Bonus assunzioni

Fino al 14 maggio 2013 i datori di lavoro delle regioni: Calabria, Campania, Puglia, Basilicata, Abruzzo, Molise, Sicilia e Sardegna, possono assumere a tempo indeterminato lavoratori definiti dalla norma svantaggiati o molto svantaggiati vedendosi riconosciuto un bonus pari al 50% dei costi salariali sostenuti 12 mesi dopo l’assunzione dei lavoratori svantaggiati, e 24 nel caso di lavoratori molto svantaggiati.

Norme antiriciclaggio 2011 e 2010

AGGIORNAMENTO  20/12/2011

Mille Euro la soglia massima dei pagamenti per cassa e l’importo massimo degli emolumenti (stipendi),  che possono essere erogati in denaro contante. Oltre tale limite gli emolumenti devono essere pagati con strumenti diversi dal denaro contante. 

Entro il  31 marzo 2012 i libretti di deposito bancari o postali al portatore con saldo pari o superiore a mille Euro devono essere estinti ovvero il loro saldo deve essere ridotto entro tale importo.
Le infrazioni commesse dal 6 dicembre 2011 al 31 gennaio 2012 per l’utilizzo di denaro contante oltre mille Euro beneficieranno di una moratoria .

Viene inasprita la sanzione per le violazioni che riguardano i libretti di deposito bancari o postali al portatore con saldo pari o superiore a mille euro al 31 marzo 2012: la sanzione è pari al saldo del libretto stesso.
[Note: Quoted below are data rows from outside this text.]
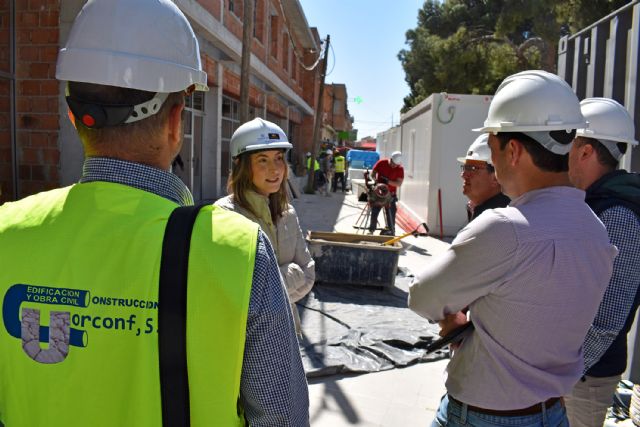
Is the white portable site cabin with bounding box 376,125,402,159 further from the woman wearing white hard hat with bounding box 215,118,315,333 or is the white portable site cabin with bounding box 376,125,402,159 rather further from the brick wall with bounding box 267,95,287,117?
the woman wearing white hard hat with bounding box 215,118,315,333

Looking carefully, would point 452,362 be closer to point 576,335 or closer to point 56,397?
point 576,335

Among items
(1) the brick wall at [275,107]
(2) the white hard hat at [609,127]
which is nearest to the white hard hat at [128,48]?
(2) the white hard hat at [609,127]

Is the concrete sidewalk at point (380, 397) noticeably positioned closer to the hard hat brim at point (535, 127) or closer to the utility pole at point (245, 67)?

Il D.L 78 del 31 maggio 2010 stabilisce cha a partire dal 31 maggio 2010 è vietato il trasferimento di denaro contante o di libretti di deposito bancari o postali al portatore in Euro  o in valuta estera, effettuato a qualsiasi titolo tra soggetti diversi quando il valore di trasferimento, è complessivamente ( quindi è comunque sanzionabile l’artificioso frazionamento dell’importo ) pari o superiore a € 5000.
Per effettuare pagamenti di importi superiori a € 5000 è necessario avvalersi di intermediari abilitati quali banche, istituti di moneta elettronica e le poste. Possono altresi essere effettuati utilizzando assegni con impressa la clausola ” non trasferibile ”

Attenzione: costituiscono operazioni sospette da cui deriva l’obbligo di segnalazione all’UIF, «il ricorso frequente o ingiustificato a operazioni in contante, anche se non in violazione dei limiti precedentemente indicati e, in particolare, il prelievo o il versamento in contante con intermediari finanziari di importo pari o superiore a 15.000 euro».

Sanzioni: L’inosservanza dei limiti descritti, costituisce un illecito amministrativo severamente  punito con l’applicazione di una sanzione pecuniaria che può arrivare fino al 40% dell’ importo trasferito.